3.2. Analysis of the PLS Model

The PLS predictive model with six principal components explained 99.8% of the variance. The low (SEC) and (SEV) values for the calibration model obtained by PLS regression indicate that the model has a high predictive ability. The values of both correlation coefficients of calibration (r Cal) and correlation coefficients validation (r Val) are close to unity, indicating a high correlation between the actual biodiesel concentrations and the biodiesel concentrations predicted by the model. The predictive R2 that was obtained by cross-validation indicates high accuracy of the PLS model predicting values for new observations Table 1.

The similarity criterion value (SEC/SEV) was determined to be between 0.5 and 1, indicating a good fit of the model based on previously reported criteria [15].

The regression line of the PLS model in Figure 2 and Figure 3 shows that the intercept and slope are close to zero and unity, respectively, indicating low systematic error for the regression. This result was confirmed by the low value of the bias.
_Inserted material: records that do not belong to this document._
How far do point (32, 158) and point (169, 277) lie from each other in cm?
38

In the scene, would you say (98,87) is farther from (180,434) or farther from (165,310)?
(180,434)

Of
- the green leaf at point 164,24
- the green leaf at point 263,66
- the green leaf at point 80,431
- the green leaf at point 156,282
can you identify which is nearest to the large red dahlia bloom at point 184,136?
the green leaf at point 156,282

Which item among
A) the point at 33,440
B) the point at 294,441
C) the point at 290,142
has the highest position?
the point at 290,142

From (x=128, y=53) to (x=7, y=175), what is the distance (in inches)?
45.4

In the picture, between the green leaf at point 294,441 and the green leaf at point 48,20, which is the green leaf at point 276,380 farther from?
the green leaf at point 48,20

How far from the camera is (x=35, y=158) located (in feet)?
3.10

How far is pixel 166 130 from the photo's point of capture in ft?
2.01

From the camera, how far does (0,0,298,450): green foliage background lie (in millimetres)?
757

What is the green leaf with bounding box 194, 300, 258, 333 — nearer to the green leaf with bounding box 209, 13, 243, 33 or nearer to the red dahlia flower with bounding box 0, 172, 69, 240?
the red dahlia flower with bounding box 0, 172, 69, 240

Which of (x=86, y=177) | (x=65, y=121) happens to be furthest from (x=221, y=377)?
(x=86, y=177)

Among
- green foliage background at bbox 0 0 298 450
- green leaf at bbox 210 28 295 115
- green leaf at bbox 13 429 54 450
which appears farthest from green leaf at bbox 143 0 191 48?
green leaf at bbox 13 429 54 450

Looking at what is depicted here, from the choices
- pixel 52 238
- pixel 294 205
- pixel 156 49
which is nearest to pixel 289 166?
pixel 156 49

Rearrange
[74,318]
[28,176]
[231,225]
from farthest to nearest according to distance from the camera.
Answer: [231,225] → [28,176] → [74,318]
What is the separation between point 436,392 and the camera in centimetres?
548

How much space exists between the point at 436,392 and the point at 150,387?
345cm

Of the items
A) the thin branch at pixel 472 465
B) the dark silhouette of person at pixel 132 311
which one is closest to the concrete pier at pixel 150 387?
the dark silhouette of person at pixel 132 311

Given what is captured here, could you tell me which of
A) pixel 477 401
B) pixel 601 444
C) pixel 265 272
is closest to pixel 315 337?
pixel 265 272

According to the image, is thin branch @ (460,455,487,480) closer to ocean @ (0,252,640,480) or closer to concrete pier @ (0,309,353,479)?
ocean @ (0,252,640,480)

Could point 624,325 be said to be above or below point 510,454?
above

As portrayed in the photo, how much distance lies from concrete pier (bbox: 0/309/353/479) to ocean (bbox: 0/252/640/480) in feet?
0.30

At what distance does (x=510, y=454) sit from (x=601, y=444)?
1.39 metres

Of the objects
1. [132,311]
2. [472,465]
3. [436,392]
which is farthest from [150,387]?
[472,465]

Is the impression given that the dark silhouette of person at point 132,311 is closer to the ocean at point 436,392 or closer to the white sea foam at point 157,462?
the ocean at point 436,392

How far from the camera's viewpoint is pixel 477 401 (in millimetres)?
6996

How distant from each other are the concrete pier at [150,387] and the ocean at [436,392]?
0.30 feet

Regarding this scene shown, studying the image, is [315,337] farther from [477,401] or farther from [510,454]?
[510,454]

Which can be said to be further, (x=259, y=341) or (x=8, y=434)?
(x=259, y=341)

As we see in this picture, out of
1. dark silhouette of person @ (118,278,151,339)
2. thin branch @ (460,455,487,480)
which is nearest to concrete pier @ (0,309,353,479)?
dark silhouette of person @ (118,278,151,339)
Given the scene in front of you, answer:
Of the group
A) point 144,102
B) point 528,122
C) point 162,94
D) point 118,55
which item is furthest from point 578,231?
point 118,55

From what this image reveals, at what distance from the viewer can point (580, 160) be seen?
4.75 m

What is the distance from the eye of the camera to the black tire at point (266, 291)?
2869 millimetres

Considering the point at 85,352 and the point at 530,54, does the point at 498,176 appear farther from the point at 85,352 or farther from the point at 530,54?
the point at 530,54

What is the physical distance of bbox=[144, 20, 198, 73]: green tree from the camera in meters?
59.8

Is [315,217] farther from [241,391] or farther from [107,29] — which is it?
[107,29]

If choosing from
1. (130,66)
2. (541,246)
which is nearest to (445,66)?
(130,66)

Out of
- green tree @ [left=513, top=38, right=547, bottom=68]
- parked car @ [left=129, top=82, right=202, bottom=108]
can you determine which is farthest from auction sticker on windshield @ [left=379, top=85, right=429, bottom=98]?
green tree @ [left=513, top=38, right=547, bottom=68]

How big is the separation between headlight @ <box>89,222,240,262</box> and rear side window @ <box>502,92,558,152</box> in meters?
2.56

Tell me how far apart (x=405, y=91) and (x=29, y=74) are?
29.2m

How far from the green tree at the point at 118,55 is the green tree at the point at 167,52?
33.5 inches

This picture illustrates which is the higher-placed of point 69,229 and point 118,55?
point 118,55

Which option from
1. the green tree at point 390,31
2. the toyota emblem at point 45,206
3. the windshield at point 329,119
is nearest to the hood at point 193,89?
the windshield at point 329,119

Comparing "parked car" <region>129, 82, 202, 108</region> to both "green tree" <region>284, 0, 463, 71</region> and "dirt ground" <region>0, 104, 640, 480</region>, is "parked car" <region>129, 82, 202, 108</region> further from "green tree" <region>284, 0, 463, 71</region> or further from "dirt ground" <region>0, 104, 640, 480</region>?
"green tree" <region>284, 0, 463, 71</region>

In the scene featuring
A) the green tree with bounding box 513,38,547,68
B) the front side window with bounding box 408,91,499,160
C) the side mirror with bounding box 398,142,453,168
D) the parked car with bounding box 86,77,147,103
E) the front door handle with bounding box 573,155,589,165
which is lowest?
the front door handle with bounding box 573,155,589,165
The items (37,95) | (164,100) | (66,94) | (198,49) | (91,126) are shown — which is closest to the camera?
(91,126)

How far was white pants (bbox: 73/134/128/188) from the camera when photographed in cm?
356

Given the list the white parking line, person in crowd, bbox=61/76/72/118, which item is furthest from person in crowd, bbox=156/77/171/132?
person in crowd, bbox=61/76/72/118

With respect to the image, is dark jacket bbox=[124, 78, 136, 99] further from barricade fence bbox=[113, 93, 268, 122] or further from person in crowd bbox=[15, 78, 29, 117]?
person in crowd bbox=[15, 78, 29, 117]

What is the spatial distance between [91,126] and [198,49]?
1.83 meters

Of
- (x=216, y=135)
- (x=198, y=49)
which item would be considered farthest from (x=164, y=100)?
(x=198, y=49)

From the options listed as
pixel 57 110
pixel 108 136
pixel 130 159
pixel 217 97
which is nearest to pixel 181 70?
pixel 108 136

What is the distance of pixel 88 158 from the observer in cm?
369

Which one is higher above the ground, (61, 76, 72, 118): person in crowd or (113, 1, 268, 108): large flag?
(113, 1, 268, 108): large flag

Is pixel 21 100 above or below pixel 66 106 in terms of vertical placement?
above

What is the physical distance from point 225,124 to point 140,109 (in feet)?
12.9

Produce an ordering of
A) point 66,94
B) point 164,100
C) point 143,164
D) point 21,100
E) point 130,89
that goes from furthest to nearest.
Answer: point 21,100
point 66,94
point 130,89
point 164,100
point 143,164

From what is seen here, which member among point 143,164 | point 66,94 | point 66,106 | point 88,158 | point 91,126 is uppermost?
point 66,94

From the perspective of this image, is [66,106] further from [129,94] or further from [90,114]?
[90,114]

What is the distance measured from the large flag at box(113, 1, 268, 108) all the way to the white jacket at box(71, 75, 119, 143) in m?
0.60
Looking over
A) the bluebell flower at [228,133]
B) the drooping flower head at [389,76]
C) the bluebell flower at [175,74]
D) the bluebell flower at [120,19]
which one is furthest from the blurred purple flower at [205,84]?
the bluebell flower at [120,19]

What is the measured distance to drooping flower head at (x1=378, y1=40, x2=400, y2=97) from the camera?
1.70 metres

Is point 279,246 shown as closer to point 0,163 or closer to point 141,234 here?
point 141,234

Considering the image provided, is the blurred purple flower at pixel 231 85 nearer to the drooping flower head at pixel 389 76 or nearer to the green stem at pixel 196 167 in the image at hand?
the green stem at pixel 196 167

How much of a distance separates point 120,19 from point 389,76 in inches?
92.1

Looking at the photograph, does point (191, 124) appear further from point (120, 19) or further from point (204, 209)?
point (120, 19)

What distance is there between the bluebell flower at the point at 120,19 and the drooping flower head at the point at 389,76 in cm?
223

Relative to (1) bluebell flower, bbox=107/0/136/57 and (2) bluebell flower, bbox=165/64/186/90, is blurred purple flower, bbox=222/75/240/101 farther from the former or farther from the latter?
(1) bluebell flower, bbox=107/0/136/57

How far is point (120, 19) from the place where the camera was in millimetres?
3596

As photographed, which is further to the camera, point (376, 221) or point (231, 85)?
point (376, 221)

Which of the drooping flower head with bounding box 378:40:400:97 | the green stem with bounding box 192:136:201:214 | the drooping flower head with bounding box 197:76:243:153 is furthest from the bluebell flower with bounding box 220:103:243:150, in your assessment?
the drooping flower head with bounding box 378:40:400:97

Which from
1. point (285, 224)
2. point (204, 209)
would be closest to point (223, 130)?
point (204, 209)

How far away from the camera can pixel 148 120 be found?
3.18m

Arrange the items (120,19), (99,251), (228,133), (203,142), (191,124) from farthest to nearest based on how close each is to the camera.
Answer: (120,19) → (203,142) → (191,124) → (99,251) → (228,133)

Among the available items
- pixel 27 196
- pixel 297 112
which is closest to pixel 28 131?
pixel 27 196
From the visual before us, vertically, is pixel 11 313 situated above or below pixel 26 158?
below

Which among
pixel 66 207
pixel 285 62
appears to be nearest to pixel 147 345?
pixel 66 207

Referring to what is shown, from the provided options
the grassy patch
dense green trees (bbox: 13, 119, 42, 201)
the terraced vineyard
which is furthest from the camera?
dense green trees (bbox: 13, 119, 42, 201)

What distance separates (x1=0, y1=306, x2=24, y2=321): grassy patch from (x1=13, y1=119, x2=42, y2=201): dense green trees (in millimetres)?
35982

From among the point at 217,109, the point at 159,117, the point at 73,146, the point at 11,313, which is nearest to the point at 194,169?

The cross-validation in both cases shows that the PLS model is robust because given that the statistical parameters used for the corresponding assessment were good (Table 1).

The predictive capacity of the PLS model was also assessed using the paired data Student’s t-test, where the values of the actual biodiesel concentrations and the concentrations predicted by the model were compared.

The t values (tcal) were calculated using the equations proposed by [16] and compared with tabulated values using 64 degrees of freedom and a significance level α = 0.05. The tcal value = 0.1204 was lower than the ttab value = 1.668; therefore, it is concluded, with a 95% certainty, that the predicted biodiesel concentrations are not significantly different from the actual biodiesel concentrations.

Figure 2. Calibration plots obtained for the PLS regression model using leave-one-out cross-validation.

Figure 3. Calibration plots obtained for the PLS regression model using leave-five-out cross-validation.

Table 1. Comparison of the statistical parameters values used to assess the predictive capacity of the models.

4. Conclusion

The predictive PLS model constructed in this study from the spectral fingerprints of the visible region of the electromagnetic spectrum is a practical analytical method that can be used to predict the concentration of biodiesel from African palm in petrodiesel blends across the full range of possible concentration by weight. The technique has the advantage of being rapid, efficient, economical and environmentally friendly when compared to conventional chemical methods.

5. Acknowledgements

We thank the PROMEP project, PROMEP/103.5/09 4363, and the Research Line 3 of Alternate Energy and Biomaterials of Colegio de Postgraduados, for the funds to develop the present project.